I've noticed that in a 2D manifold, the second Stiefel-Whitney class can always be obtained as the cup product of the first one with itself.
In other words $w_2 = w_1 \smile w_1$ .
Is there a 'natural' way to prove this? Does it appear as a consequence of some deeper relationship between the Stiefel-Whitney classes of a manifold? I can't think of a proof that doesn't involve the tedious explicit construction of classes and the classification theorem for 2D manifolds .
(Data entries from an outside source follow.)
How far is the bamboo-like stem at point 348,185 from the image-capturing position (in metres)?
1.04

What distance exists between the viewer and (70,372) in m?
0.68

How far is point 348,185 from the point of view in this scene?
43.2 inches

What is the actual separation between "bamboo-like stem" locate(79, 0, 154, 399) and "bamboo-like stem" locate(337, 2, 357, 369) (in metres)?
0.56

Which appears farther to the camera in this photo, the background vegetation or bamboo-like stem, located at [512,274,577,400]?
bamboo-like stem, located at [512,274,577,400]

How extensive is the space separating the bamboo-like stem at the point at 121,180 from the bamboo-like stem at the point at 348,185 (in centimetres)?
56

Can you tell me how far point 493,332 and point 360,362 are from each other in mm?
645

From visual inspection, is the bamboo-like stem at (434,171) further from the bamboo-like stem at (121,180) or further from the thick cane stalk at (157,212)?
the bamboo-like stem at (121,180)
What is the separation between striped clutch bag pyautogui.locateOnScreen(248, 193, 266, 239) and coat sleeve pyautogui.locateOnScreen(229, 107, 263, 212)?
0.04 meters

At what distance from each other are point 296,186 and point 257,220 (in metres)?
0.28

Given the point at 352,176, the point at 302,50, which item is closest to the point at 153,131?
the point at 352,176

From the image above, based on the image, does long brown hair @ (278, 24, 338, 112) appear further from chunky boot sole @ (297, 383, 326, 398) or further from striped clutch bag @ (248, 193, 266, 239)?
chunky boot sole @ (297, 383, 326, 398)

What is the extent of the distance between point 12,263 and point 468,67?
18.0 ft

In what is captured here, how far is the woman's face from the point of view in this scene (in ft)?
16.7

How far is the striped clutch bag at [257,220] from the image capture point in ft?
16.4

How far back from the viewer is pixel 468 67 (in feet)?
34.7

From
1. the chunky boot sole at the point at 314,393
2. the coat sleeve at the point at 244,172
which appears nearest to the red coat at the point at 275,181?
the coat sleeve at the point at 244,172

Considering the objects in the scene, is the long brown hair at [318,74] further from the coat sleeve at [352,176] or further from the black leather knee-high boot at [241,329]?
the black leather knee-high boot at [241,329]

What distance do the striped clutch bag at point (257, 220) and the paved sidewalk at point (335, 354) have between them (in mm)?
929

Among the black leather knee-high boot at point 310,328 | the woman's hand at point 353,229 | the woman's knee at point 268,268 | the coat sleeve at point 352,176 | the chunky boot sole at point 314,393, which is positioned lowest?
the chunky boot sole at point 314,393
We have Wu's formula. Let $X$ be a closed $n$-manifold. Define the $k$-th Wu class $v_k \in H^k(X;\mathbb{F}_2)$ by the following property: for any $x \in H^{n-k}(X;\mathbb{F}_2)$, we have $$v_k \smile x = \operatorname{Sq}^k x.$$ (The existence and uniqueness of Wu classes is a consequence of Poincare duality.) Then Wu's formula states that $$\operatorname{Sq}(v) = w,$$ where $\operatorname{Sq}$ is the total squaring operation, $v$ is the total Wu class, and $w$ is the total Stiefel-Whitney class.
Writing out the first few terms, we find that $w_1^2 + w_2 = v_2$. So to show that $w_1^2 = w_2$, we just need to show that $v_2 = 0$. For surfaces, this is clear from the defining property of Wu classes, since we need $v_2 \smile x = \operatorname{Sq}^2 x = 0$ for any $x \in H^0(X;\mathbb{F}_2)$.
In general, Wu's formula encapsulates a lot of algebraic relations between Stiefel-Whitney classes of a closed manifold.